▶ [Data excerpts]:
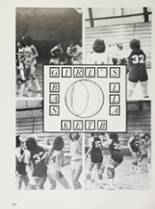 1981 Moses Lake High School Yearbook Page 208 & 209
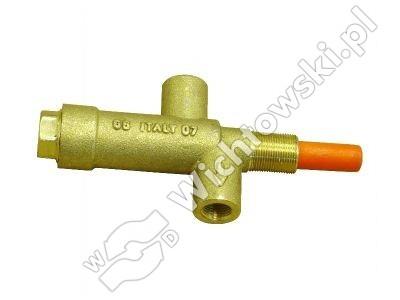 SAFETY GAS VALVE - 4160.688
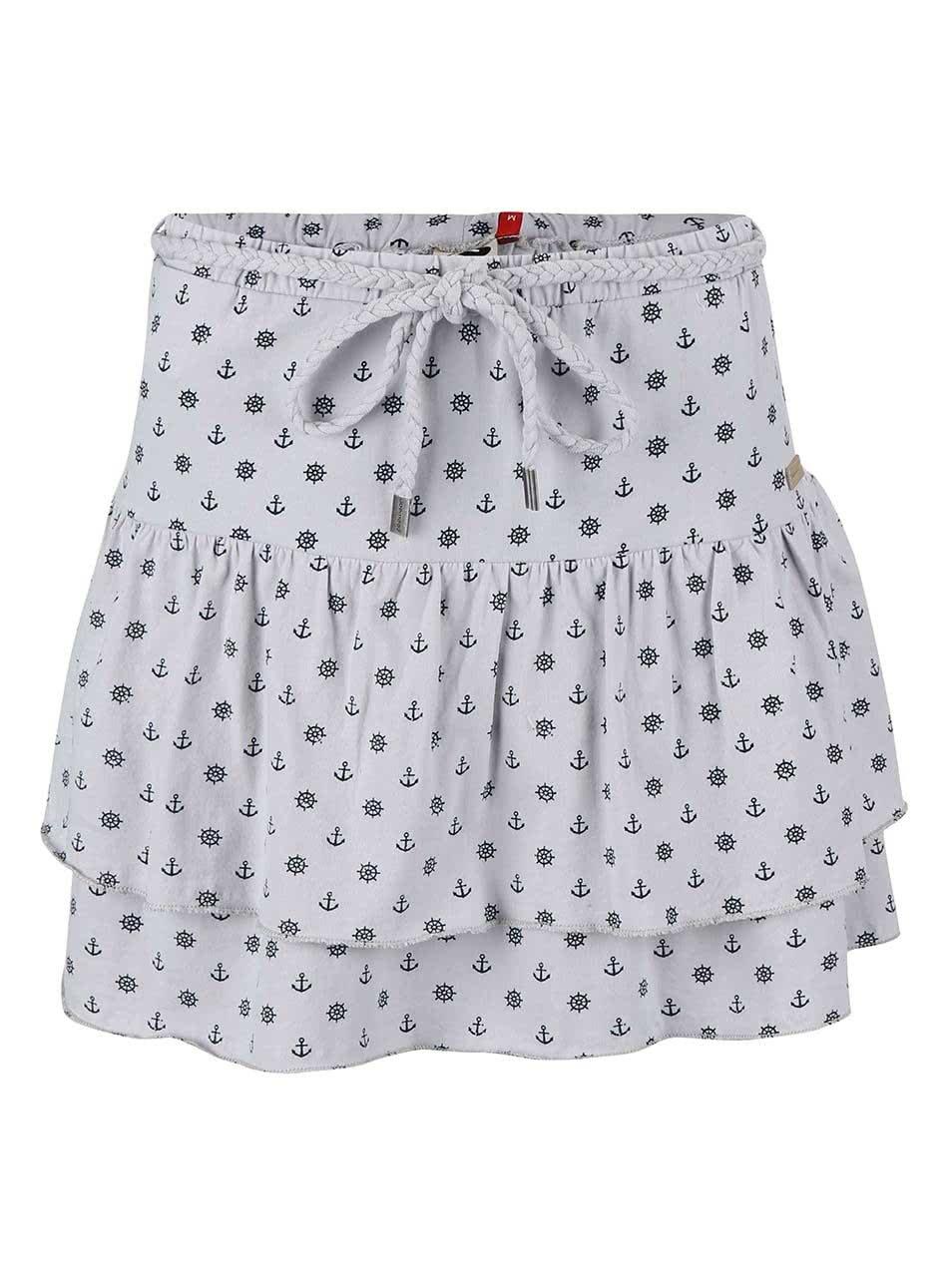 Šedá vzorovaná sukně Ragwear Princess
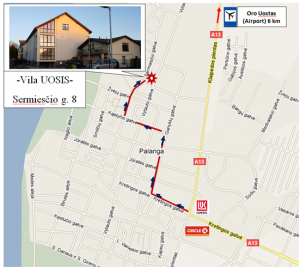 directions to Vila Uosis
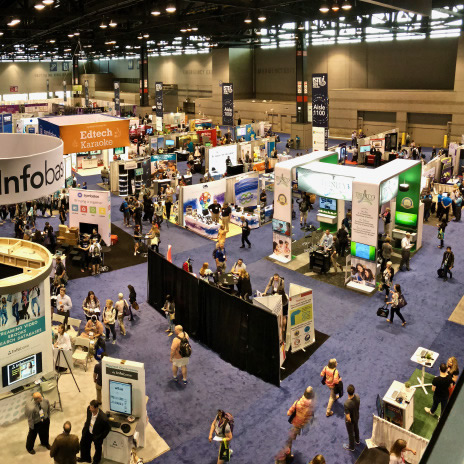 iste19 iste 2019 educational technology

▶ [Task description]:
Leaving out the pictures, restate word for word the lines above from the one containing "Šedá vzorovaná sukně Ragwear Princess" through the end of the records, both ends included.

▶ [Response area]:
 Šedá vzorovaná sukně Ragwear Princess
 directions to Vila Uosis
 iste19 iste 2019 educational technology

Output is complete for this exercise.